* **WHAT YOU ARE ASKED TO DO**: Transcription, pictures excluded: write out the data below exactly.

* **THE DATA**:
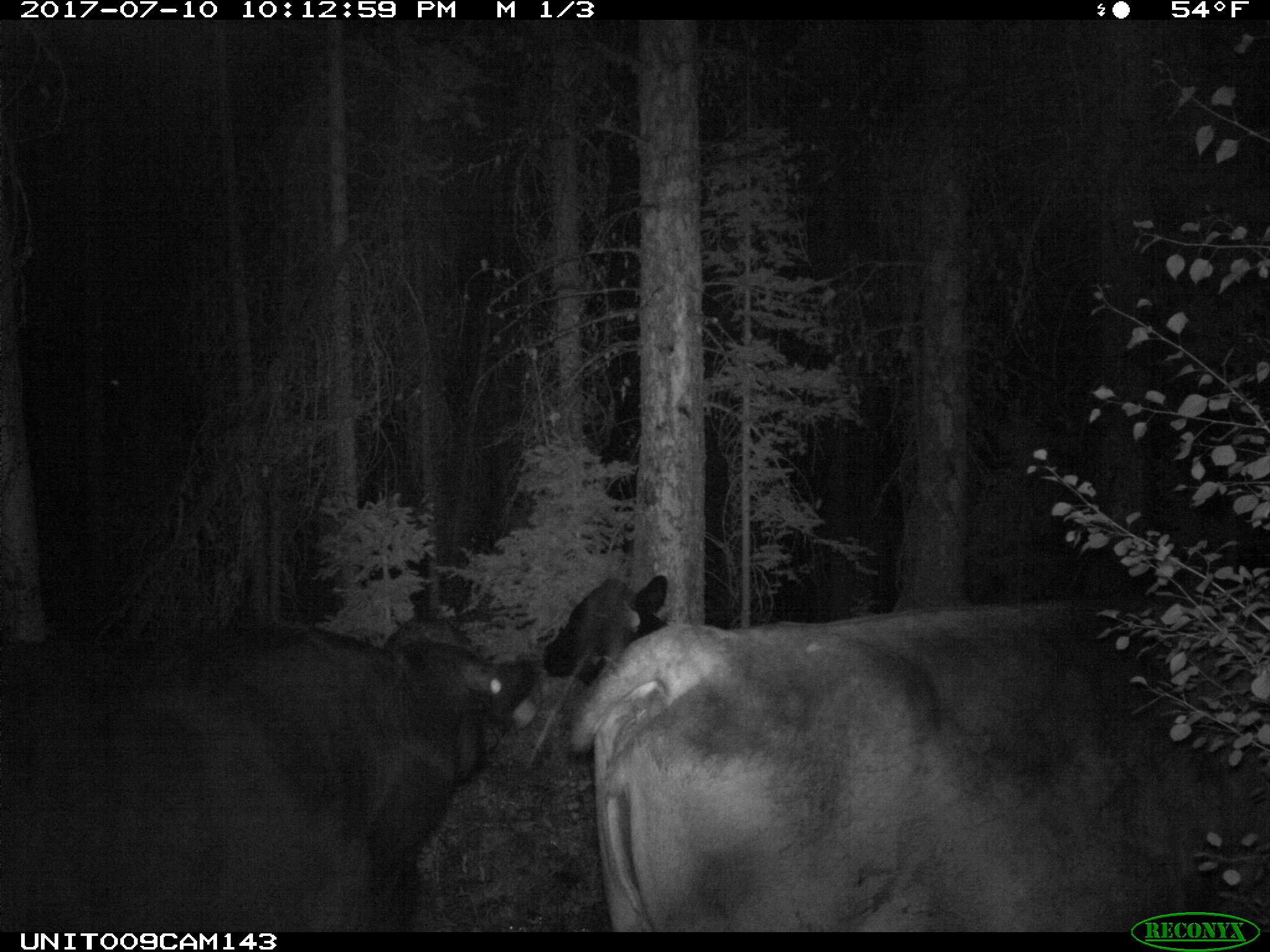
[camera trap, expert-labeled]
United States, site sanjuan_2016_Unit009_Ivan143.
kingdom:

* **EXERCISE OUTPUT**:
[camera trap, expert-labeled]
United States, site sanjuan_2016_Unit009_Ivan143.
kingdom:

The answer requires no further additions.